Eles, então, concluem: “Este foi um longo e confuso processo, em que diferentes escolas de pensamento na Igreja trabalhavam de maneira independente, e depois tentavam impor sobre as outras, a resposta deles à pergunta: ‘Quão divino é Jesus Cristo?’ . . . Se alguma vez houve uma controvérsia decidida pelo método de tentativa e erro, certamente foi esta” (pág. 175).

O clérigo anglicano e conferencista da Universidade de Oxford, K.E. Kirk escreve, de forma esclarecedora, sobre a adoção da doutrina da trindade: “A justificativa teológica e filosófica da divindade do Espírito começa no século IV; nós naturalmente nos voltamos para os escritores desse período para descobrir quais os motivos da sua crença. Para nossa surpresa, somos forçados a admitir que eles não tinham nenhum . . .

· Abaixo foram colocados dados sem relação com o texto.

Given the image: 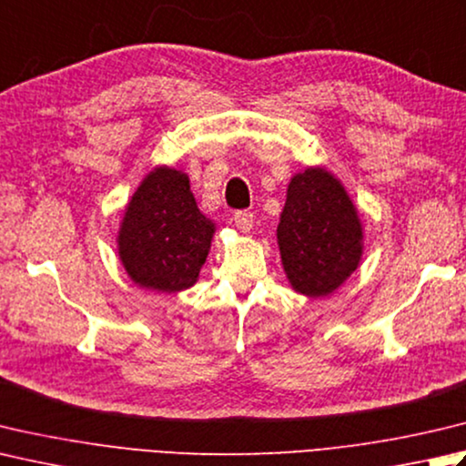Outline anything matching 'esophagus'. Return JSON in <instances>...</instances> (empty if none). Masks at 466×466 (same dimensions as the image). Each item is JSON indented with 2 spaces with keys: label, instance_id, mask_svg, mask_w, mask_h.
Instances as JSON below:
<instances>
[{
  "label": "esophagus",
  "instance_id": "34e87169",
  "mask_svg": "<svg viewBox=\"0 0 466 466\" xmlns=\"http://www.w3.org/2000/svg\"><path fill=\"white\" fill-rule=\"evenodd\" d=\"M234 224L238 230L248 232L254 224V214L248 212V209H238V212L234 214Z\"/></svg>",
  "mask_w": 466,
  "mask_h": 466
}]
</instances>
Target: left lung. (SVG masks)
<instances>
[{
	"mask_svg": "<svg viewBox=\"0 0 466 466\" xmlns=\"http://www.w3.org/2000/svg\"><path fill=\"white\" fill-rule=\"evenodd\" d=\"M277 238L290 285L307 297L333 293L361 257V224L351 199L319 167L290 179Z\"/></svg>",
	"mask_w": 466,
	"mask_h": 466,
	"instance_id": "8db88e82",
	"label": "left lung"
}]
</instances>
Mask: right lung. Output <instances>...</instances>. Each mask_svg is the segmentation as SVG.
Masks as SVG:
<instances>
[{"instance_id":"obj_1","label":"right lung","mask_w":466,"mask_h":466,"mask_svg":"<svg viewBox=\"0 0 466 466\" xmlns=\"http://www.w3.org/2000/svg\"><path fill=\"white\" fill-rule=\"evenodd\" d=\"M212 234L214 224L198 209L186 173L159 167L127 206L118 257L137 285L177 293L198 280Z\"/></svg>"}]
</instances>
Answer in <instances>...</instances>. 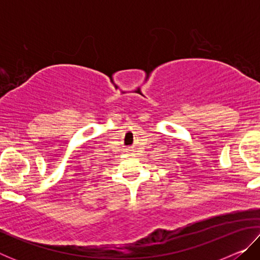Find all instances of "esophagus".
<instances>
[{
    "label": "esophagus",
    "instance_id": "34e87169",
    "mask_svg": "<svg viewBox=\"0 0 260 260\" xmlns=\"http://www.w3.org/2000/svg\"><path fill=\"white\" fill-rule=\"evenodd\" d=\"M126 152H127V153H132V150H131V149H127Z\"/></svg>",
    "mask_w": 260,
    "mask_h": 260
}]
</instances>
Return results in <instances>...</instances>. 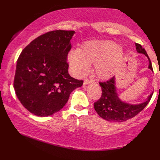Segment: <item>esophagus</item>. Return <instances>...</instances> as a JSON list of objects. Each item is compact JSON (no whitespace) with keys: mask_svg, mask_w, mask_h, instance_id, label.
Returning <instances> with one entry per match:
<instances>
[{"mask_svg":"<svg viewBox=\"0 0 160 160\" xmlns=\"http://www.w3.org/2000/svg\"><path fill=\"white\" fill-rule=\"evenodd\" d=\"M92 82H93V80H90V79H88V78H86V79H84V81H83V84L86 85V84H88V83H91Z\"/></svg>","mask_w":160,"mask_h":160,"instance_id":"esophagus-1","label":"esophagus"}]
</instances>
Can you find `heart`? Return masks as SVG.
<instances>
[{
    "instance_id": "1",
    "label": "heart",
    "mask_w": 160,
    "mask_h": 160,
    "mask_svg": "<svg viewBox=\"0 0 160 160\" xmlns=\"http://www.w3.org/2000/svg\"><path fill=\"white\" fill-rule=\"evenodd\" d=\"M124 50L112 41H88L78 50H71L67 61L76 74L83 75L89 64L95 63V72L102 79H108L115 74L124 58Z\"/></svg>"
}]
</instances>
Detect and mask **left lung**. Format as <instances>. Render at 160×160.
<instances>
[{
  "instance_id": "left-lung-1",
  "label": "left lung",
  "mask_w": 160,
  "mask_h": 160,
  "mask_svg": "<svg viewBox=\"0 0 160 160\" xmlns=\"http://www.w3.org/2000/svg\"><path fill=\"white\" fill-rule=\"evenodd\" d=\"M136 48L137 52L142 53L148 58V68L153 72L152 63L145 50L138 43H136ZM99 83L102 88V96L94 103V108L100 117L109 122H122L133 118L146 107L152 96V93L150 94L146 101L140 104H129L119 98L115 86V77H113L107 82Z\"/></svg>"
}]
</instances>
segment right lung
<instances>
[{"mask_svg": "<svg viewBox=\"0 0 160 160\" xmlns=\"http://www.w3.org/2000/svg\"><path fill=\"white\" fill-rule=\"evenodd\" d=\"M74 31L55 30L38 36L22 50L17 61L14 88L31 113L48 117L62 108L82 80L72 77L67 62Z\"/></svg>", "mask_w": 160, "mask_h": 160, "instance_id": "obj_1", "label": "right lung"}]
</instances>
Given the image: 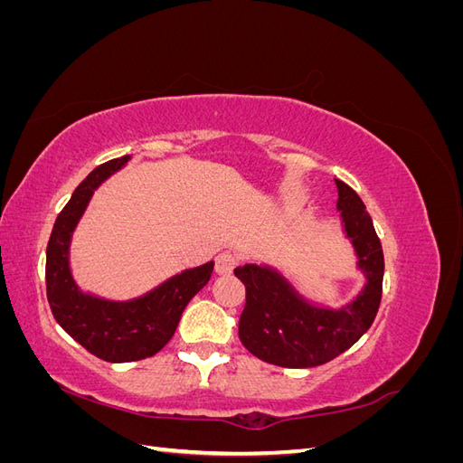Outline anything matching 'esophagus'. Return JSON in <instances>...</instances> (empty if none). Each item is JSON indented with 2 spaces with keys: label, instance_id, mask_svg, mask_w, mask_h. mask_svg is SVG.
Instances as JSON below:
<instances>
[{
  "label": "esophagus",
  "instance_id": "obj_1",
  "mask_svg": "<svg viewBox=\"0 0 463 463\" xmlns=\"http://www.w3.org/2000/svg\"><path fill=\"white\" fill-rule=\"evenodd\" d=\"M235 264H237L235 255H232L230 250H223V253H220L216 257V274H220V276L232 274L233 269H235Z\"/></svg>",
  "mask_w": 463,
  "mask_h": 463
}]
</instances>
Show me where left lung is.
<instances>
[{
    "instance_id": "8db88e82",
    "label": "left lung",
    "mask_w": 463,
    "mask_h": 463,
    "mask_svg": "<svg viewBox=\"0 0 463 463\" xmlns=\"http://www.w3.org/2000/svg\"><path fill=\"white\" fill-rule=\"evenodd\" d=\"M338 187L342 232L365 278L357 296L342 307L311 301L270 264H243L233 270L245 284L247 303L240 318V340L255 357L288 369L325 365L352 347L376 317L383 298L384 255L373 220L359 194L344 181Z\"/></svg>"
}]
</instances>
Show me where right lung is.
I'll list each match as a JSON object with an SVG mask.
<instances>
[{
    "instance_id": "add662e5",
    "label": "right lung",
    "mask_w": 463,
    "mask_h": 463,
    "mask_svg": "<svg viewBox=\"0 0 463 463\" xmlns=\"http://www.w3.org/2000/svg\"><path fill=\"white\" fill-rule=\"evenodd\" d=\"M129 160L131 156L109 160L80 181L55 220L46 249V291L53 318L87 352L109 363L158 354L172 340L187 303L208 284L214 270L210 260L197 269L181 270L143 296L125 301L106 299L79 288L69 262L73 232L94 191Z\"/></svg>"
}]
</instances>
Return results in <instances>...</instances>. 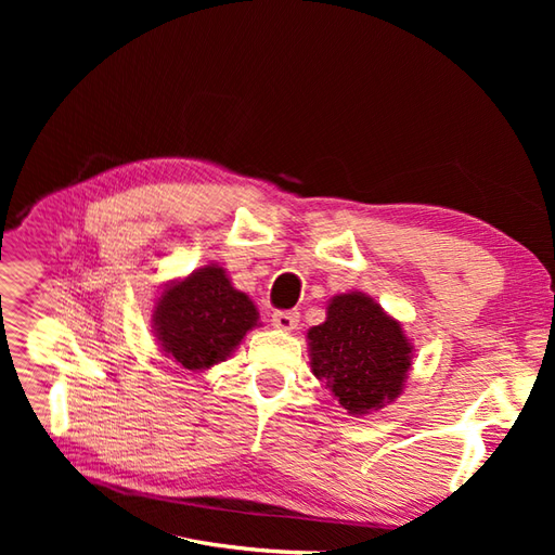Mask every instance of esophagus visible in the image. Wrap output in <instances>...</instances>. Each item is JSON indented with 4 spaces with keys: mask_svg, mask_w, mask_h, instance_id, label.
Segmentation results:
<instances>
[{
    "mask_svg": "<svg viewBox=\"0 0 555 555\" xmlns=\"http://www.w3.org/2000/svg\"><path fill=\"white\" fill-rule=\"evenodd\" d=\"M300 314L296 310H278L273 312V326L280 331H294L298 326Z\"/></svg>",
    "mask_w": 555,
    "mask_h": 555,
    "instance_id": "esophagus-1",
    "label": "esophagus"
}]
</instances>
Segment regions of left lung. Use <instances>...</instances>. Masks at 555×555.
Returning <instances> with one entry per match:
<instances>
[{"mask_svg": "<svg viewBox=\"0 0 555 555\" xmlns=\"http://www.w3.org/2000/svg\"><path fill=\"white\" fill-rule=\"evenodd\" d=\"M312 373L349 414H371L402 391L412 345L396 319L359 292L335 296L324 324L308 331Z\"/></svg>", "mask_w": 555, "mask_h": 555, "instance_id": "obj_1", "label": "left lung"}]
</instances>
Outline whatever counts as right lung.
Masks as SVG:
<instances>
[{
	"mask_svg": "<svg viewBox=\"0 0 555 555\" xmlns=\"http://www.w3.org/2000/svg\"><path fill=\"white\" fill-rule=\"evenodd\" d=\"M257 319L255 304L231 287L220 266L198 268L166 289L153 314L166 357L194 373L224 361Z\"/></svg>",
	"mask_w": 555,
	"mask_h": 555,
	"instance_id": "right-lung-1",
	"label": "right lung"
}]
</instances>
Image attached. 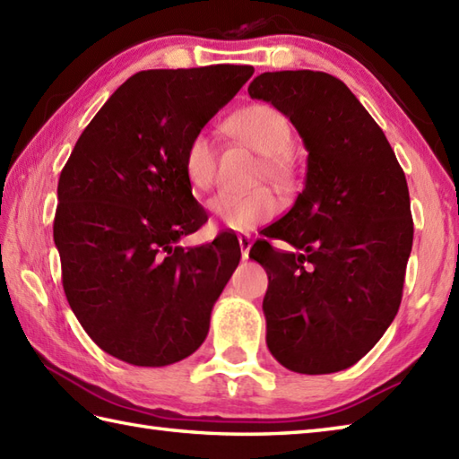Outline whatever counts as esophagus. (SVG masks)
<instances>
[{
	"mask_svg": "<svg viewBox=\"0 0 459 459\" xmlns=\"http://www.w3.org/2000/svg\"><path fill=\"white\" fill-rule=\"evenodd\" d=\"M238 245H240L242 258H248V252H250V247H252V238L248 235H240L238 237Z\"/></svg>",
	"mask_w": 459,
	"mask_h": 459,
	"instance_id": "obj_1",
	"label": "esophagus"
}]
</instances>
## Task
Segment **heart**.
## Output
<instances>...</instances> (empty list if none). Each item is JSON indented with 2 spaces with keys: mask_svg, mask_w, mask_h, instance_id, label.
<instances>
[{
  "mask_svg": "<svg viewBox=\"0 0 459 459\" xmlns=\"http://www.w3.org/2000/svg\"><path fill=\"white\" fill-rule=\"evenodd\" d=\"M229 132L248 148L264 155V169L272 179L288 181V153L294 145V130L278 108L264 102L242 106L227 122ZM183 171L189 185L197 191H207L217 171V150L204 132L195 134L183 150ZM209 209L224 229L248 232L258 224L274 219L280 201L266 189L248 195H219L209 203Z\"/></svg>",
  "mask_w": 459,
  "mask_h": 459,
  "instance_id": "obj_1",
  "label": "heart"
}]
</instances>
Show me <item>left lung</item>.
<instances>
[{
  "label": "left lung",
  "mask_w": 459,
  "mask_h": 459,
  "mask_svg": "<svg viewBox=\"0 0 459 459\" xmlns=\"http://www.w3.org/2000/svg\"><path fill=\"white\" fill-rule=\"evenodd\" d=\"M250 99L290 118L307 150L306 187L256 240L264 266L266 343L301 375L355 365L401 306L414 224L408 185L386 135L345 82L319 71L256 76Z\"/></svg>",
  "instance_id": "obj_1"
}]
</instances>
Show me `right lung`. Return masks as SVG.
Here are the masks:
<instances>
[{"mask_svg":"<svg viewBox=\"0 0 459 459\" xmlns=\"http://www.w3.org/2000/svg\"><path fill=\"white\" fill-rule=\"evenodd\" d=\"M255 68L211 65L130 76L86 126L58 178L53 237L68 306L106 353L138 367L189 357L238 266L237 237L183 250L207 221L183 150Z\"/></svg>","mask_w":459,"mask_h":459,"instance_id":"add662e5","label":"right lung"}]
</instances>
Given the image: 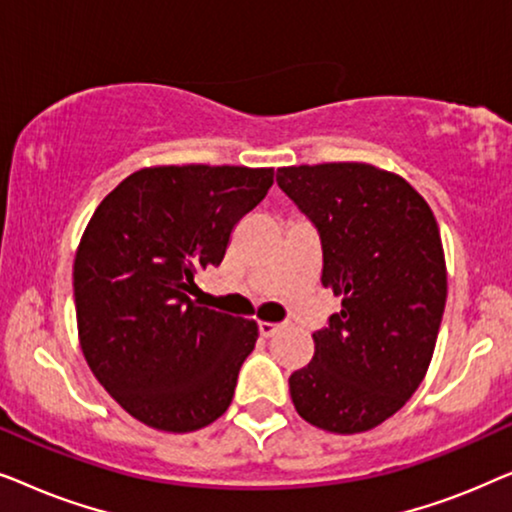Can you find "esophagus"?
Masks as SVG:
<instances>
[{"instance_id": "esophagus-1", "label": "esophagus", "mask_w": 512, "mask_h": 512, "mask_svg": "<svg viewBox=\"0 0 512 512\" xmlns=\"http://www.w3.org/2000/svg\"><path fill=\"white\" fill-rule=\"evenodd\" d=\"M279 324H268V321H261V324H258V333H261V338H272V335L275 333H279Z\"/></svg>"}]
</instances>
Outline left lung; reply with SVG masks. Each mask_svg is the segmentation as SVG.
Segmentation results:
<instances>
[{"instance_id": "1", "label": "left lung", "mask_w": 512, "mask_h": 512, "mask_svg": "<svg viewBox=\"0 0 512 512\" xmlns=\"http://www.w3.org/2000/svg\"><path fill=\"white\" fill-rule=\"evenodd\" d=\"M277 184L317 228L321 284L342 300L289 377L293 405L324 431L375 429L415 394L436 347L447 298L436 216L408 181L366 163L279 167Z\"/></svg>"}]
</instances>
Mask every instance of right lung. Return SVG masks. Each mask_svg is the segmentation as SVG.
<instances>
[{
	"instance_id": "right-lung-1",
	"label": "right lung",
	"mask_w": 512,
	"mask_h": 512,
	"mask_svg": "<svg viewBox=\"0 0 512 512\" xmlns=\"http://www.w3.org/2000/svg\"><path fill=\"white\" fill-rule=\"evenodd\" d=\"M272 177V167H144L95 209L74 258L81 349L102 387L146 426L202 429L233 401L258 328L188 293L200 270L221 265Z\"/></svg>"
}]
</instances>
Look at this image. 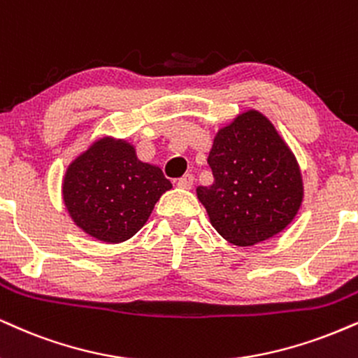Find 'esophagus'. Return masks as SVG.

“Este fracasso da teologia cristã . . . em produzir uma justificativa lógica do ponto fundamental de sua doutrina trinitária é de máxima importância. Antes de voltar à questão da defesa da prática da doutrina, somos forçados a perguntar se a teologia ou a filosofia já forneceu alguma razão pela qual sua crença deve ser trinitária” (“A Evolução da Doutrina da Trindade” [The evolution of the Doctrine of the Trinity], publicado em Ensaios sobre a Trindade e a Encarnação [Essays on the Trinity and the Incarnation], editor A.E.J. Rawlinson, 1928, págs. 221-222).

Por que acreditar em um ensinamento que não é bíblico?

Esta é, resumidamente, a incrível história de como a doutrina da trindade veio a ser introduzida—e como aqueles que se recusaram a aceitá-la passaram a ser estigmatizados como hereges ou infiéis.

Mas será que devemos realmente basear nossa visão sobre Deus em uma doutrina que não está escrita na Bíblia, que não foi formalizada até três séculos depois da época de Jesus Cristo e dos apóstolos, que foi debatida e discutida ao longo de décadas (sem esquecer os séculos desde então), que foi imposta pelos concílios religiosos presididos por noviços ou não crentes, e que foi “decidida pelo método de tentativa e erro”?

Claro que não! Na verdade, devemos olhar para a Palavra de Deus—não para ideias de homens—para entender como nosso Criador se revela!